Revolutions and upheavals are constant and recurring phenomena since human communities have existed. We are currently in the era of the so-called "Fourth Industrial Revolution” (4IR), a neologism coined by Klaus Schwab in 2015, defining Fourth Era technologies as robotics, artificial intelligence, nanotechnology, quantum computing, biotechnology, the internet of things, the industrial internet of things (IIoT), decentralized consensus, fifth-generation wireless technologies (5G), 3D printing, und fully autonomous vehicles.
Edited by community member Katharina Miller and Karen Wendt the volume examines the effects of the 4IR on human coexistence and ethics, with 29 authors, who come from 14 different countries and four different continents. Among the contributers were also GLAC community member Kathrin Tietze on "Beyond Gender: From Individuals to Structures" and Wiebke Koenig.
Following up on the findings of the 17th Congress of the European Women Lawyers Association on 4IR and Ethics from a Legal Gender Perspective in December 2019 the authors place questions of distribution and justice in and for our society at the centre of their contributions. This is why Agenda 2030 offers an ideal framework for the book: For the 17 sustainability goals, which were agreed by 193 countries on 25 September 2015, aim to establish equal rights between people, protect our earth and guarantee prosperity.

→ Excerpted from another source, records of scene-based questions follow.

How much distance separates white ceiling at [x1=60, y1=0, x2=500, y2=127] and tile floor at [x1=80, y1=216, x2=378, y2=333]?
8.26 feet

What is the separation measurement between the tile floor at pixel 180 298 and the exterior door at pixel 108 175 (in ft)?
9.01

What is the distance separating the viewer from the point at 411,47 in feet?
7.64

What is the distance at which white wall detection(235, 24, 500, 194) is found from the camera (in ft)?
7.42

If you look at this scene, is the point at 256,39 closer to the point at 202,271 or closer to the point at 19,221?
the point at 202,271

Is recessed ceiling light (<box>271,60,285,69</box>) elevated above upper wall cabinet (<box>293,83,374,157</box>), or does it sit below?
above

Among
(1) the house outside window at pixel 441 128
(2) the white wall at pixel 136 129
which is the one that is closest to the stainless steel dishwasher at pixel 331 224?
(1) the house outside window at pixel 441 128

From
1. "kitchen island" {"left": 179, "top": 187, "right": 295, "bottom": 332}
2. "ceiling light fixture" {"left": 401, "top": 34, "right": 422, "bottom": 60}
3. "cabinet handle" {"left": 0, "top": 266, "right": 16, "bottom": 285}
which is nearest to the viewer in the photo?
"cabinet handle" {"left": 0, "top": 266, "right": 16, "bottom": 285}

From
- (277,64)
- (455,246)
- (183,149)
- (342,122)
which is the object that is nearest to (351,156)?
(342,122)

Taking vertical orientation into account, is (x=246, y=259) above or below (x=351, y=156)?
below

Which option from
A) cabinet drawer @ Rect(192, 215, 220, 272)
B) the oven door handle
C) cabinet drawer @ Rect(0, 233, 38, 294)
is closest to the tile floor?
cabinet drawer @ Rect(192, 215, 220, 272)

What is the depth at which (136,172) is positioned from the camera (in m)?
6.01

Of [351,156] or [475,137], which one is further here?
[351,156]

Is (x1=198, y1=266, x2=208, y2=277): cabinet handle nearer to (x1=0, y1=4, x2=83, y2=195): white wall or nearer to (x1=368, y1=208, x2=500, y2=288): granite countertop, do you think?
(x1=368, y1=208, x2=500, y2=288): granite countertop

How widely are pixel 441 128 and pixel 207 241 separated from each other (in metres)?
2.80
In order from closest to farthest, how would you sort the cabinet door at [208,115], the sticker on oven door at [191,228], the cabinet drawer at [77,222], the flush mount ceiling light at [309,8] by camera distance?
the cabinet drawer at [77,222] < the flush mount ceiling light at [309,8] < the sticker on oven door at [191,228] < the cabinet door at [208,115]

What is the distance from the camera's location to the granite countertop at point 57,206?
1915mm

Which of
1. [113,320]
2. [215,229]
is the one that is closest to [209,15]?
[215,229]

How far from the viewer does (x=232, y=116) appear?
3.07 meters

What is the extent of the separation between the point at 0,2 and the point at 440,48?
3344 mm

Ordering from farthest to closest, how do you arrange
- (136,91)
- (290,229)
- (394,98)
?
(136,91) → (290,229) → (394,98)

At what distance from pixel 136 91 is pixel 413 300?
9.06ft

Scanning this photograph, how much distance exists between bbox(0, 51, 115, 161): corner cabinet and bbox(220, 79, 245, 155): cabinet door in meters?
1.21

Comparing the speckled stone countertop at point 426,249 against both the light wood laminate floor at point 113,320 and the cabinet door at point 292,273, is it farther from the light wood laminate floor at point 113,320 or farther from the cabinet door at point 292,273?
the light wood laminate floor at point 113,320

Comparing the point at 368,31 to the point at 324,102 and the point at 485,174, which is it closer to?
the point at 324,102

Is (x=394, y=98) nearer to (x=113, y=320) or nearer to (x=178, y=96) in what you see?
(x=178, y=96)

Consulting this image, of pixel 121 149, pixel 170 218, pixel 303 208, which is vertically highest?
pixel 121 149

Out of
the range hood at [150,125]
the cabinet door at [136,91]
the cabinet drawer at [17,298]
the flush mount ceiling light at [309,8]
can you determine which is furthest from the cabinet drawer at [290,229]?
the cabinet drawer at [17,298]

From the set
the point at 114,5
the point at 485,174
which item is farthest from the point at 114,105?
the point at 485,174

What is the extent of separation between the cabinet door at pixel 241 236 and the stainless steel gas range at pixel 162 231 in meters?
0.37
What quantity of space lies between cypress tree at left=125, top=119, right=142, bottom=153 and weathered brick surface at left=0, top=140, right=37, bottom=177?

As European lawyers, the members of the European Women Lawyers Association (EWLA) subscribe to to the following goals:
- It is important to us as we female lawyers have to deal with the topics of the 4IR and implement this from different perspectives.
- We need to learn to look beyond our legal texts, leave our comfort zones and interact with engineers, investors, start-up managers, and others.
- Our society needs proactive women lawyers who propose regulations or who set up a start-up or invest funds themselves.
"Innovation studies do not generally take into account or explicitly seek out the views of women about innovation processes or their roles in innovation, and they do not consider the possibility that women’s and men’s contributions to innovation may differ."
Nicola Crowden, Women's Advisory Group on Innovation Studies,
Centre for Policy Research on Science and Technology, Simon Fraser University
This book tackles the ethical problems of the "Fourth Industrial Revolution" (4IR) and offers readers an overview of the ethical challenges connected to Artificial Intelligence (AI), encryption and the finance industry. It specifically focuses on the situation of females in these industries, from women lawyers, judges, attorneys-at-law, investors and bankers, to portfolio managers, solicitors and civil servants. As the 4IR is more than "just" a technology-driven transformation, this book is a call to policymakers and business leaders to harness new technologies in order to create a more inclusive, human-centered future. It offers many practical cases of proactive change agents, and offers solutions to the ethical challenges in connection with implementing revolutionary disruptive products that often eliminate the intermediary. In addition, the book addresses sustainable finance in startups. In this context, education, training, agility and life-long learning in financial literacy are some of the key solutions highlighted here. The respective contributors supply a diverse range of perspectives, so as to promote a multi-stakeholder approach.